Noosphere89 comments on AI Safety Endgame Stories

Noosphere89 28 Sep 2022 22:09 UTC
1 point
0

Counterfactual Impact and Power-Seeking

It worries me that many of the most promising theories of impact for alignment end up with the structure “acquire power, then use it for good”.

This seems to be a result of the counterfactual impact framing and a bias towards simple plans. You are a tiny agent in an unfathomably large world, trying to intervene on what may be the biggest event in human history. If you try to generate stories where you have a clear, simple counterfactual impact, most of them will involve power-seeking for the usual instrumental convergence reasons. Power-seeking might be necessary sometimes, but it seems extremely dangerous as a general attitude; ironically human power-seeking is one of the key drivers of AI x-risk to begin with. Benjamin Ross Hoffman writes beautifully about this problem in Against responsibility.

I don’t have any good solutions, other than a general bias away from power-seeking strategies and towards strategies involving cooperation, dealism, and reducing transaction costs. I think the pivotal act framing is particularly dangerous, and aiming to delay existential catastrophe rather than preventing it completely is a better policy for most actors.

This is why AI risk is so high, in a nutshell.

Yet unlike this post (or Benjamin Ross Hoffman’s post), I think this was a sad, but crucially necessary decision. I think the option you propose is at least partially a fabricated option. I think a lot of the reason is people dearly want to there be a better option, even if it’s not there.

Link to fabricated options:

https://www.lesswrong.com/posts/gNodQGNoPDjztasbh/lies-damn-lies-and-fabricated-options
- Ivan Vendrov 29 Sep 2022 3:12 UTC
  1 point
  0
  Parent
  Fabricated options are products of incoherent thinking; what is the incoherence you’re pointing out with policies that aim to delay existential catastrophe or reduce transaction costs between existing power centers?
  - Noosphere89 29 Sep 2022 12:47 UTC
    1 point
    0
    Parent
    I think the fabricated option here is just supporting the companies making AI, when my view is that by default, capitalist incentives kill us all due to boosting AI capabilities while doing approximately zero AI safety, in particular deceptive alignment would not be invested in despite this being the majority of the risk.
    
    One of the most important points for AGI safety is the leader in AGI needs a lot of breathing space and leadership ahead of their competitors, and I think this needs to be done semi-unilaterally by an organization not having capitalist incentives, because all the incentives point towards ever faster, not slowing down AGI capabilities.
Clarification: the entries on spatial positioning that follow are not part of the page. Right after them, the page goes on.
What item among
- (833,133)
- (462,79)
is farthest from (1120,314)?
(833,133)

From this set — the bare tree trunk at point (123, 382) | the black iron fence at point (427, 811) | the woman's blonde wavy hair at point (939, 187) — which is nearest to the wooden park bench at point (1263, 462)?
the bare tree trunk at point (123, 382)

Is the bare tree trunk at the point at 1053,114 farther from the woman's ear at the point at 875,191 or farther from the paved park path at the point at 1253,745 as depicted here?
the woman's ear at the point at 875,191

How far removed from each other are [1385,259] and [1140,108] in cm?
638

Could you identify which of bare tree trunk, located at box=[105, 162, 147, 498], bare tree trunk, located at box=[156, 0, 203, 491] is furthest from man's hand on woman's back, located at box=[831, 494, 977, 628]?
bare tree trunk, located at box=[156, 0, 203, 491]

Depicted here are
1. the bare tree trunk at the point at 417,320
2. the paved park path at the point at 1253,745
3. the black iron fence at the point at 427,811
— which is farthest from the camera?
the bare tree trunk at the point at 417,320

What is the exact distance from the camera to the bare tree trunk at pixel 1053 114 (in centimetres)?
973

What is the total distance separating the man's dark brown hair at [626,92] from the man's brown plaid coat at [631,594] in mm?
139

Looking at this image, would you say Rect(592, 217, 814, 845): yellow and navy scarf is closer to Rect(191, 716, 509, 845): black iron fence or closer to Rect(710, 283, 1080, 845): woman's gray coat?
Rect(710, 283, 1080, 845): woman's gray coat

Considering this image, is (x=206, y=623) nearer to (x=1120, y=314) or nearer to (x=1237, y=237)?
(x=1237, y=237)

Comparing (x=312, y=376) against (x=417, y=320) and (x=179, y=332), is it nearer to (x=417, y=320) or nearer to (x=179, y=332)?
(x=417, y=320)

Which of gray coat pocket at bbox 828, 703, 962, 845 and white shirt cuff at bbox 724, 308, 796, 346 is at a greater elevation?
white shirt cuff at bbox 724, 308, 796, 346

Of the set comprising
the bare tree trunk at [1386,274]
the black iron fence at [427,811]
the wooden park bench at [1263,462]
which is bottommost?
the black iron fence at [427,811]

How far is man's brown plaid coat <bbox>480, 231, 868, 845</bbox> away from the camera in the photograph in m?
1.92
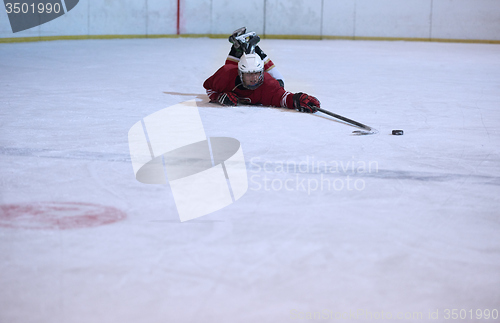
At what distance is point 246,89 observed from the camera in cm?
470

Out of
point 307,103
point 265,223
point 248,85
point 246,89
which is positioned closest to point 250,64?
point 248,85

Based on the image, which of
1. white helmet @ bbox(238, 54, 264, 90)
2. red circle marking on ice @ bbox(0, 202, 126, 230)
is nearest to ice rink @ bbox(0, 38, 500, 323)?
red circle marking on ice @ bbox(0, 202, 126, 230)

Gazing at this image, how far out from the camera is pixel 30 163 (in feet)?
9.21

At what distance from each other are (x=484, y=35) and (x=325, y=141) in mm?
12083

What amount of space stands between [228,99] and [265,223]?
2627mm

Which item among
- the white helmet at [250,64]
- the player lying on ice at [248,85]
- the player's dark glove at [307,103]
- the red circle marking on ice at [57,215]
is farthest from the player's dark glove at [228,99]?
the red circle marking on ice at [57,215]

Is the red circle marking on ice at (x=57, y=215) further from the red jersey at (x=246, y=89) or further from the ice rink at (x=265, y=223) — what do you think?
the red jersey at (x=246, y=89)

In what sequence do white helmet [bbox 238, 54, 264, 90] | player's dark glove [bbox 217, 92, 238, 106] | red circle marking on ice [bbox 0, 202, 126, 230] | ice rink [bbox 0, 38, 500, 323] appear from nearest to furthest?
ice rink [bbox 0, 38, 500, 323] → red circle marking on ice [bbox 0, 202, 126, 230] → white helmet [bbox 238, 54, 264, 90] → player's dark glove [bbox 217, 92, 238, 106]

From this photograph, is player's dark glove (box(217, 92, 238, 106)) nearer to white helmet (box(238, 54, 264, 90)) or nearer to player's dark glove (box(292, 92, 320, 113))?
white helmet (box(238, 54, 264, 90))

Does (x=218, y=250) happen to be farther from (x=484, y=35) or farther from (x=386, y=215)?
(x=484, y=35)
That’s why I think your options are fabricated, because they assume unrealistically good incentives to do what you want.
    - Ivan Vendrov 29 Sep 2022 17:06 UTC
      1 point
      0
      Parent
      I don’t mean to suggest “just supporting the companies” is a good strategy, but there are promising non-power-seeking strategies like “improve collaboration between the leading AI labs” that I think are worth biasing towards.
      Maybe the crux is how strongly capitalist incentives bind AI lab behavior. I think none of the currently leading AI labs (OpenAI, DeepMind, Google Brain) are actually so tightly bound by capitalist incentives that their leaders couldn’t delay AI system deployment by at least a few months, and probably more like several years, before capitalist incentives in the form of shareholder lawsuits or new entrants that poach their key technical staff have a chance to materialize.
      - Noosphere89 29 Sep 2022 17:38 UTC
        1 point
        0
        Parent
        
        Maybe the crux is how strongly capitalist incentives bind AI lab behavior. I think none of the currently leading AI labs (OpenAI, DeepMind, Google Brain) are actually so tightly bound by capitalist incentives that their leaders couldn’t delay AI system deployment by at least a few months, and probably more like several years.
        
        This is the crux, thank you for identifying it.
        
        Yeah, I’m fairly pessimistic for several years time, since I don’t think they’re that special of a company in resisting capitalist nudges and incentives.
        
        And yeah I’m laughing because unless the alignment/safety teams control what capabilities are added, then I do not expect the capabilities teams to stop, because they won’t get paid for that.